The gap in the middle
The result is a capability gap at the exact point where domain knowledge and technical execution need to converge. Domain experts define rules in spreadsheets that can't be operationalised. Technical staff build pipelines based on mapping documents that don't reflect the latest process decisions. Neither group has full visibility of the other's constraints, and the migration workstream falls into the space between them.
This gap is self-reinforcing. Because domain experts can't see how their rules translate into ETL logic, they don't appreciate the impact of a late change to a mapping specification. Because technical staff aren't embedded in process design, they can't anticipate which data requirements are about to shift.
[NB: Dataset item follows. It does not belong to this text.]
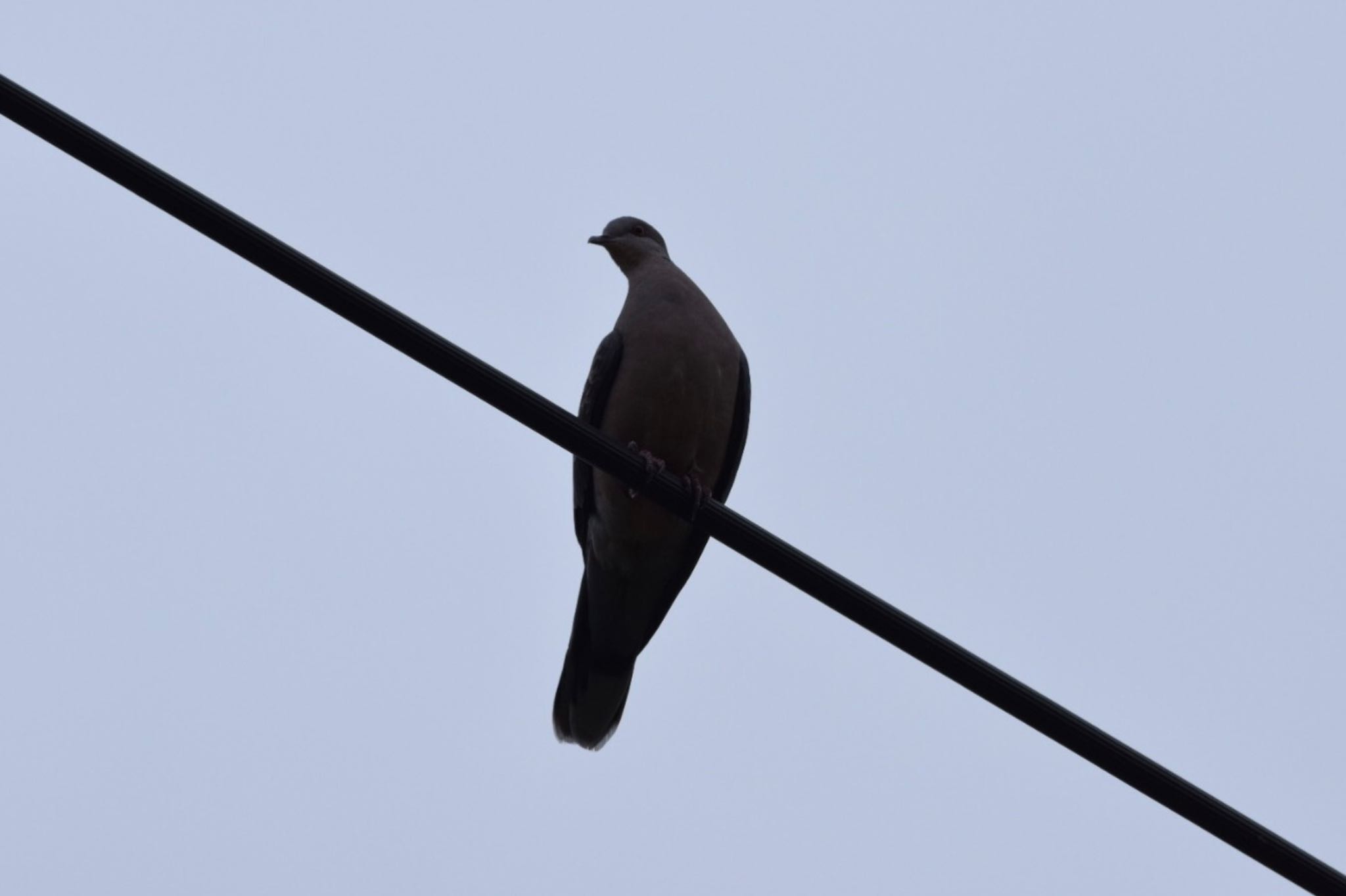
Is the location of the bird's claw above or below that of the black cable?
above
Each side assumes the other has it covered, and the migration workstream drifts quietly out of alignment with the programme.
This is why data migration benefits from a dedicated team that bridges both worlds — people who can sit in process design workshops, understand the business implications of a change to the chart of accounts, and then translate that into an updated ETL specification the same day. That combination of skills is rare internally, and it's one of the reasons organisations consistently underestimate the effort, complexity, and specialist capability that data migration demands.
What good looks like
The organisations that handle data migration well do a few things differently:
They start early
Data profiling and quality assessment begin during the design phase — not after it. The migration team is in the room when process decisions are being made.
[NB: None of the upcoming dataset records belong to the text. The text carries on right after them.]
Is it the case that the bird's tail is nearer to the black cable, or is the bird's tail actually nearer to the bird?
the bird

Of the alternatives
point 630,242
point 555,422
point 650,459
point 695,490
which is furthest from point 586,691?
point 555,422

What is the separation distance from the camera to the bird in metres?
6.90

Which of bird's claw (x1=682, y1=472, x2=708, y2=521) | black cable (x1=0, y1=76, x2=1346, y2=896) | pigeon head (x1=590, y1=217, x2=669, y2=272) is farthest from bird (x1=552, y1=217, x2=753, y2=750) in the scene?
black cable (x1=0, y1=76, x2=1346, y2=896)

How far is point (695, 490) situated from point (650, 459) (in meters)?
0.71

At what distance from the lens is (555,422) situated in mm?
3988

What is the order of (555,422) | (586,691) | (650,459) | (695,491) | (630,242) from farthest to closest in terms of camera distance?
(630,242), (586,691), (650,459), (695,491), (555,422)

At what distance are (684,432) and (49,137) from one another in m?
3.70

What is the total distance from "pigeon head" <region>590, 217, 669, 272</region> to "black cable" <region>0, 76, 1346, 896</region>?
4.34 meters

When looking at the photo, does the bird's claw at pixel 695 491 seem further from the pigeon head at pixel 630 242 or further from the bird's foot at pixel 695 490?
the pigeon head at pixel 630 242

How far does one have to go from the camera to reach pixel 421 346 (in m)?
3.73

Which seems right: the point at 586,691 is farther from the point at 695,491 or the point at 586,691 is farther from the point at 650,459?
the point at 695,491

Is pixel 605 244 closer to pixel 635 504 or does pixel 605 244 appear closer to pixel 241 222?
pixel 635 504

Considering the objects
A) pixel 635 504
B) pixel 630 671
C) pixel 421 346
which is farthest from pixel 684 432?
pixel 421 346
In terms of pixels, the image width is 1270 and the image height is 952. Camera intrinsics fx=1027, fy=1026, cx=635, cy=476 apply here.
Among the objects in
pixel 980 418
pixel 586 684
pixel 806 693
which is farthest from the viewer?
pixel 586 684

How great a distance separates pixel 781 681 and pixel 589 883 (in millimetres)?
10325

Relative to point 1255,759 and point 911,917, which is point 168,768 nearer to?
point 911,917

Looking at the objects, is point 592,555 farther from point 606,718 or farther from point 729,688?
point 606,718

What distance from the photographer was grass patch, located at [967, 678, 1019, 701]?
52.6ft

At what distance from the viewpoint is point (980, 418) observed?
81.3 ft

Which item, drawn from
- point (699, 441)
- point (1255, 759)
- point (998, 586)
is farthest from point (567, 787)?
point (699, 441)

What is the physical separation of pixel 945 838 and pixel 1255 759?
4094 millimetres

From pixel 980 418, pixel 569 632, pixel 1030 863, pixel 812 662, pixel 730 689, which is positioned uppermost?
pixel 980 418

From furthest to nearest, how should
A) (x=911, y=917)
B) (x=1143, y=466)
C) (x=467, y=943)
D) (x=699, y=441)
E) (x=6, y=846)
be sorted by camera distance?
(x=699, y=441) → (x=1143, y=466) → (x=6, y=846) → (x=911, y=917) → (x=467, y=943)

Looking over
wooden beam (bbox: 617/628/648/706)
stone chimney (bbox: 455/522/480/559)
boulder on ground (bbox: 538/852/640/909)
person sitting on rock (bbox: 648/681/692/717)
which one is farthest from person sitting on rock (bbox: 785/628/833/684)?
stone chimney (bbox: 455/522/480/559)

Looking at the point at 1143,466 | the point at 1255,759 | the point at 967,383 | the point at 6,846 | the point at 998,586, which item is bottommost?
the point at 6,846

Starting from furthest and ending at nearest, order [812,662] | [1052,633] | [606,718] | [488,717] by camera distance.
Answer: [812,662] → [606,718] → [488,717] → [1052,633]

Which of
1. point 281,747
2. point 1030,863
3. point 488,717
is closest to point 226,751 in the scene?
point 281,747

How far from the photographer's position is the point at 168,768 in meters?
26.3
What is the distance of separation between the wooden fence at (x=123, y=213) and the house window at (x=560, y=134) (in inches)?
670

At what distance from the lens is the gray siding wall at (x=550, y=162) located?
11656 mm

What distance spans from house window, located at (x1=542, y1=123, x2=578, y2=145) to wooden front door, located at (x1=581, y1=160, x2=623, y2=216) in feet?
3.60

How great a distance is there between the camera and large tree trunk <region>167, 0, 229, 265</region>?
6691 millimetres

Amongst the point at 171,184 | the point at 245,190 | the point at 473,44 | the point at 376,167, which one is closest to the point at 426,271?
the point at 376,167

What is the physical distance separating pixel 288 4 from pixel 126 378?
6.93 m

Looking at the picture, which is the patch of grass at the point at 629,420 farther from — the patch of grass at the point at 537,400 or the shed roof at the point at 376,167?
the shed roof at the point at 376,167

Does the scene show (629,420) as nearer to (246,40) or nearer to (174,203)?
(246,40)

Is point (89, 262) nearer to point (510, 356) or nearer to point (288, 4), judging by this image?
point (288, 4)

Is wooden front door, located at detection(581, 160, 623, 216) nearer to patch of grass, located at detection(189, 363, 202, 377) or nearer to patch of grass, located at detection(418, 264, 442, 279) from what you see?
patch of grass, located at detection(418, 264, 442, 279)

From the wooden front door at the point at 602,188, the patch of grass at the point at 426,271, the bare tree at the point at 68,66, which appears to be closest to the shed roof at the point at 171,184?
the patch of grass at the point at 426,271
They treat data as a first-class workstream
Data migration has its own governance, plan, dedicated resources, and steering representation. It's not a sub-task of the technical team.
They establish traceability
Every process change triggers a review of the data mapping specification. When a new field becomes mandatory, the migration team knows the same day.
They bridge the expertise gap
Domain knowledge and technical migration capability sit in the same team — not in separate silos. The people building the ETL engine understand the data.
They build a robust ETL engine early
Automated extraction, transformation, and loading — repeatable, auditable, and maintained alongside the process design. Not spreadsheets.
They run trial migrations relentlessly
Not one mock go-live at the end — multiple iterations throughout, each refining the data, the process, and the timing.
They plan for trust
Day-one data quality determines whether end users trust the new system. They invest in data stewardship, reconciliation, and rapid-response teams.
The bottom line
Data migration is not a technical exercise. It's a programme-level strategic risk that needs to be governed, funded, and managed with the same rigour as process design, change management, and system integration.
If your programme treats data as someone else's problem — as a task to be squeezed into the final weeks before go-live — you are building on foundations that will crack under pressure. The examples above prove that the cost of getting it wrong isn't a few weeks of rework. It's failed go-lives, lost revenue, regulatory exposure, and in extreme cases, business failure.
The silent killer earns its name precisely because nobody hears it coming until it's too late.